See our latest analysis for MKS Instruments

What Is MKS Instruments Worth?

MKS Instruments is currently expensive based on my price multiple model, where I look at the company's price-to-earnings ratio in comparison to the industry average. In this instance, I’ve used the price-to-earnings (PE) ratio given that there is not enough information to reliably forecast the stock’s cash flows. I find that MKS Instruments’s ratio of 39.36x is above its peer average of 20.53x, which suggests the stock is trading at a higher price compared to the Semiconductor industry. But, is there another opportunity to buy low in the future? Since MKS Instruments’s share price is quite volatile, this could mean it can sink lower (or rise even further) in the future, giving us another chance to invest. This is based on its high beta, which is a good indicator for how much the stock moves relative to the rest of the market.

What kind of growth will MKS Instruments generate?
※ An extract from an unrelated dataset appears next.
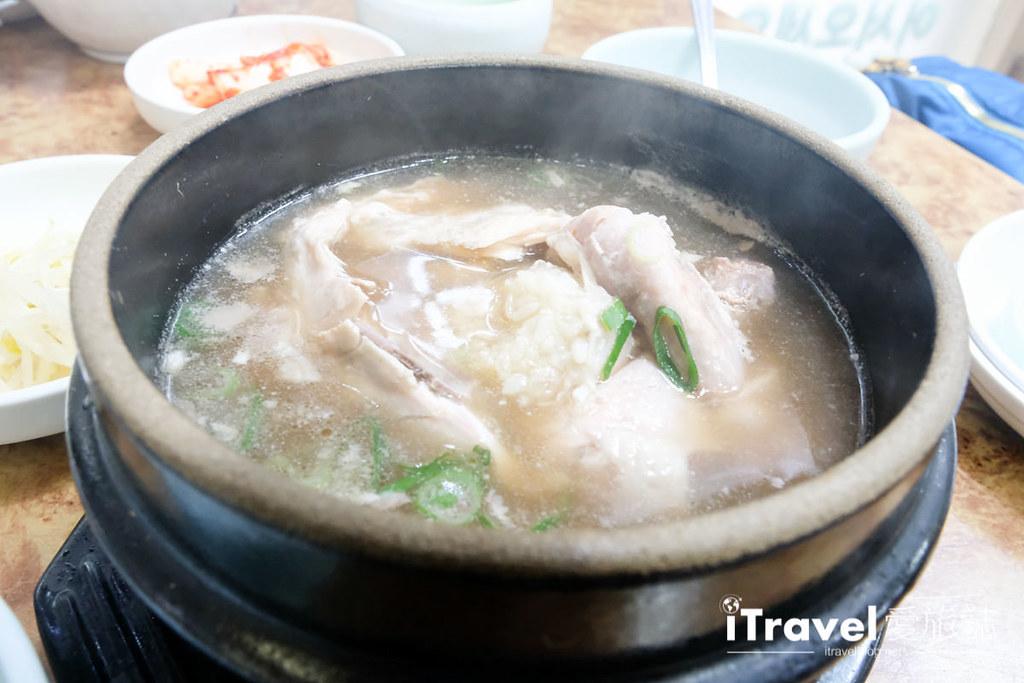 釜山地雷餐廳 五福蔘雞湯 (18)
earnings-and-revenue-growth
NasdaqGS:MKSI Earnings and Revenue Growth May 18th 2023

Future outlook is an important aspect when you’re looking at buying a stock, especially if you are an investor looking for growth in your portfolio. Although value investors would argue that it’s the intrinsic value relative to the price that matter the most, a more compelling investment thesis would be high growth potential at a cheap price. Though in the case of MKS Instruments, it is expected to deliver a highly negative earnings growth in the upcoming, which doesn’t help build up its investment thesis. It appears that risk of future uncertainty is high, at least in the near term.

What This Means For You

Are you a shareholder? If you believe MKSI is currently trading above its peers, selling high and buying it back up again when its price falls towards the industry PE ratio can be profitable. Given the risk from a negative growth outlook, this could be the right time to reduce your total portfolio risk. But before you make this decision, take a look at whether its fundamentals have changed.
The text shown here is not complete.